Sat, 30 Nov 1996

Is it necessary to teach our children English at an early age?

By Lie Hua

JAKARTA (JP): An article in Kompas recently took many by surprise when it said that according to a research study, junior high school students who began studying English after elementary school scored better than those who learned it much earlier.

What is interesting to note here is that the finding contradicts the widely held belief that English should be introduced to someone very early in their life if they hope to master it. This popular belief explains why children in many elementary schools and even kindergartens, particularly in large cities, struggle to commit foreign words to memory.

What is at work here is ignorance on the part of school organizers and parents. They seem to have little knowledge of how a language works and how it is to be successfully acquired.

It is sad to say this ignorance has fattened the wallets of some people who, knowing parents' eagerness to see their little darlings utter the language, have set up English courses which they claim are designed to suit children's needs.
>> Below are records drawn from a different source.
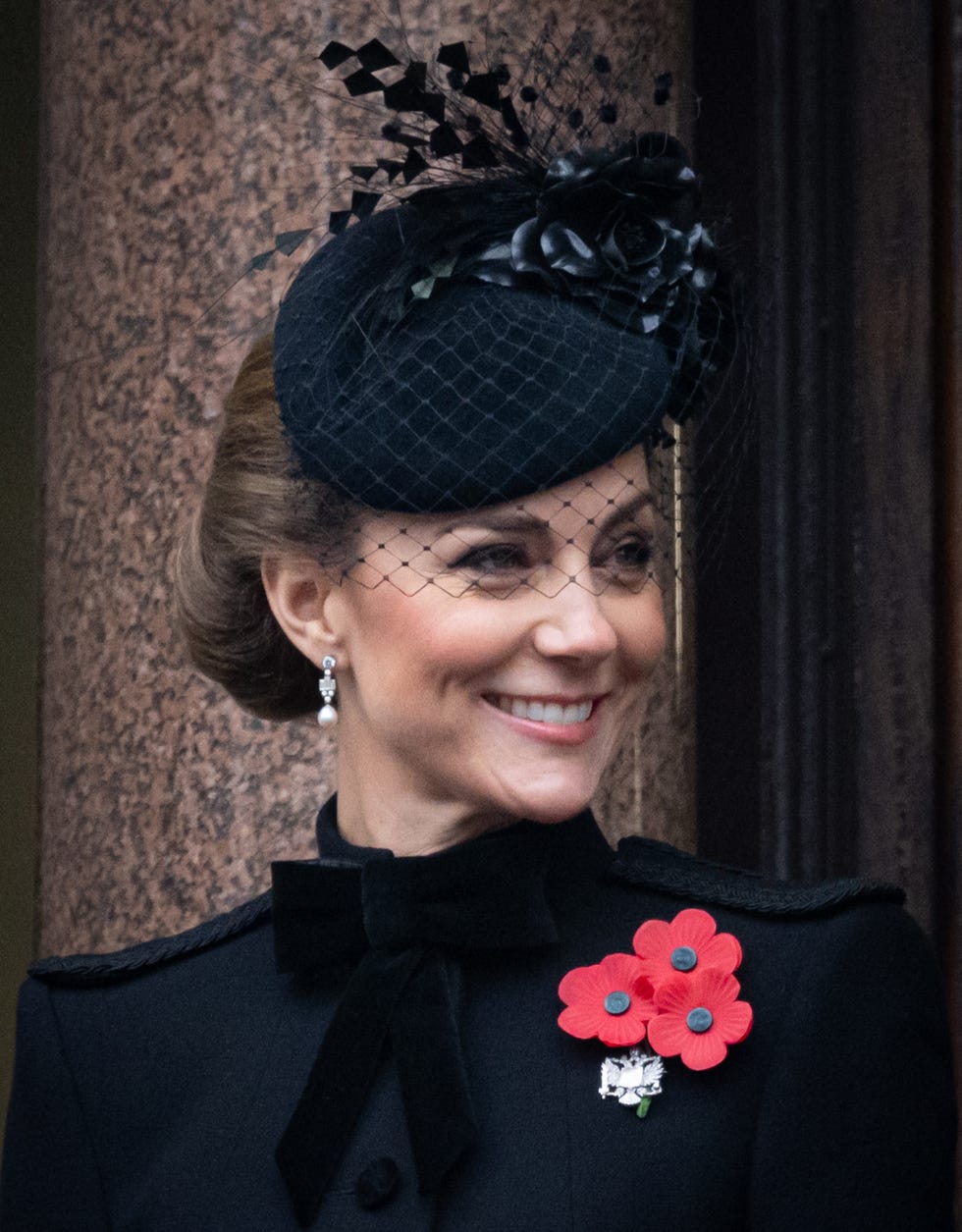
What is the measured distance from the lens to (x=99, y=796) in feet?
9.16

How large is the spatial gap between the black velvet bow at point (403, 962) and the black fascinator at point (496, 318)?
15.3 inches

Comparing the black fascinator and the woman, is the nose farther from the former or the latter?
the black fascinator

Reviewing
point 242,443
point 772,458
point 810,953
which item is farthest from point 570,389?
point 772,458

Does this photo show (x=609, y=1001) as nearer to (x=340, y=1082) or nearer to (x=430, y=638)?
(x=340, y=1082)

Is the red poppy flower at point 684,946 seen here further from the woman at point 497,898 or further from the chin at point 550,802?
the chin at point 550,802

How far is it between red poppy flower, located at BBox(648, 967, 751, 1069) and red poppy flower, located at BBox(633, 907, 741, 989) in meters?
0.01

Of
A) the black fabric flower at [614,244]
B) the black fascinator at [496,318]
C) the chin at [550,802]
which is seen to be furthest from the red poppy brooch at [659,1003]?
the black fabric flower at [614,244]

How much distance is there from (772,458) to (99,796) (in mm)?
1176

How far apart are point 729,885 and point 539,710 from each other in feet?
1.02

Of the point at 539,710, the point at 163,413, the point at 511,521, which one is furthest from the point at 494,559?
the point at 163,413

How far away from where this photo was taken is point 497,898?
6.15ft

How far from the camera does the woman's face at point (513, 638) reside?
1801 millimetres

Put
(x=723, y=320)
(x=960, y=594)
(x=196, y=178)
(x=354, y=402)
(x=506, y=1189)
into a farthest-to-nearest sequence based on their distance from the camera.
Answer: (x=196, y=178) < (x=960, y=594) < (x=723, y=320) < (x=354, y=402) < (x=506, y=1189)

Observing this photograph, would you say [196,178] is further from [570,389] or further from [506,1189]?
[506,1189]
It is also sad to see that some schools, some even well-reputed, include English in their curricula just to lure parents to send their children to these schools.

The result of this English for children craze is, unfortunately, a fiasco. How many of these children, who have been exposed to English for quite a number of years, will really master the language later? The odds are big that not many will.

In the hullabaloo over teaching English to children here, one important thing seems to have been missed. It seems that acquainting children with the language is a sure way toward ensuring that they have a good mastery of the language later in life.

In fact, language has its own patterns. While it is behavioral, a language is not simply rote repetition. A child will have a good grasp of his or her mother tongue only gradually, through a trial-and-error process.

How does this happen? Now, think of this situation: The child learns to produce meaningless sounds. At the same time, he learns meaningful sounds (words) from his surroundings. He imitates the sounds when he communicates with his surroundings. At first, he may fail to make himself understood, because what he utters has little resemblance to words the sound of which people around him are familiar with. However, the child perseveres and as he grows older, his ability to imitate meaningful sounds improves. The process will go on, naturally of course, until he can fully and properly produce meaningful sounds.

At the same time, the child is also learning to get a good grasp of his mother tongue's sentence patterns. In short, the child has to go through a process of learning by doing before he can finally use his mother tongue properly. The most important thing to take note of is that in this process, everything is learned naturally. When a mistake is made, it will be corrected, just in order not to create misunderstanding.

Another important thing to notice is that children hear meaningful sounds and sentence patterns in their mother tongue all their waking hours. They will, whether or not they are aware of it, adjust their pronunciation and their sentence patterns to the sounds and patterns they hear around them. These are their best models.

What about learning a foreign language? This is a different process in that one's effort to master a foreign language is made with full consciousness. We have models -- sounds and sentence patterns -- before us, and must consciously commit them to memory in order to be able to reproduce them when needed.

Of course, if one lives in a place where the language is spoken, the benefit is that one will come into contact with the language's sounds and patterns almost at any time. However, what if one does not live in a place where the language is spoken? Of course, one must make efforts to be in contact with the language as frequently as possible, for example, by reading newspapers and magazines and listening to cassettes and radio broadcasts in that language. All these extra efforts will, hopefully, make the sounds and patterns of the foreign language stay in one's memory, ready for retrieval at any moment they are needed.

It is clear, then, that in learning a foreign language, our consciousness plays a vital role. In this case, knowledge of the sounds and patterns of one's mother tongue contributes much to one's effort to learn a foreign language. One can easily remember how a particular sound differs from that of one's mother tongue. One can also easily compare sentence patterns in the new language with those of his mother tongue. So, while one makes a conscious effort to reproduce the sounds and patterns of the new language, he is aware of the above-mentioned differences. (Hence, learning a foreign language correctly is as easy as learning it wrongly. If you start correctly, then you will be able to use the language correctly as well, and vice versa. )

Now, to get back to our question: Is it necessary to teach our children English? In this case, I'm afraid the answer is in the negative. Teaching English to children who barely have a good command of their mother tongue will only be a waste of time because the children, most of whom will not be intensively in contact with the sounds and patterns of English will, in the end, only have some hazy familiarity with the language, which can easily slip into an incorrect knowledge of the language, a factor very difficult to put right later when the child wishes to learn the language more seriously.

On the other hand, when a child has already completed his elementary schooling, he will have sufficient knowledge of his mother tongue. Besides having a natural mastery of his mother tongue, he will, by then, have quite a good grasp of its formal aspects. He will then be ready to go through the process of learning a foreign language, as described above.

So, isn't it much better to make sure that our children have a good command of their mother tongue first before learning English, rather than introducing English to them very early when the result is that, in the case of the latter, the children will have mastery of neither?

The writer is a lecturer at the Faculty of Letters at the Nasional University, Jakarta.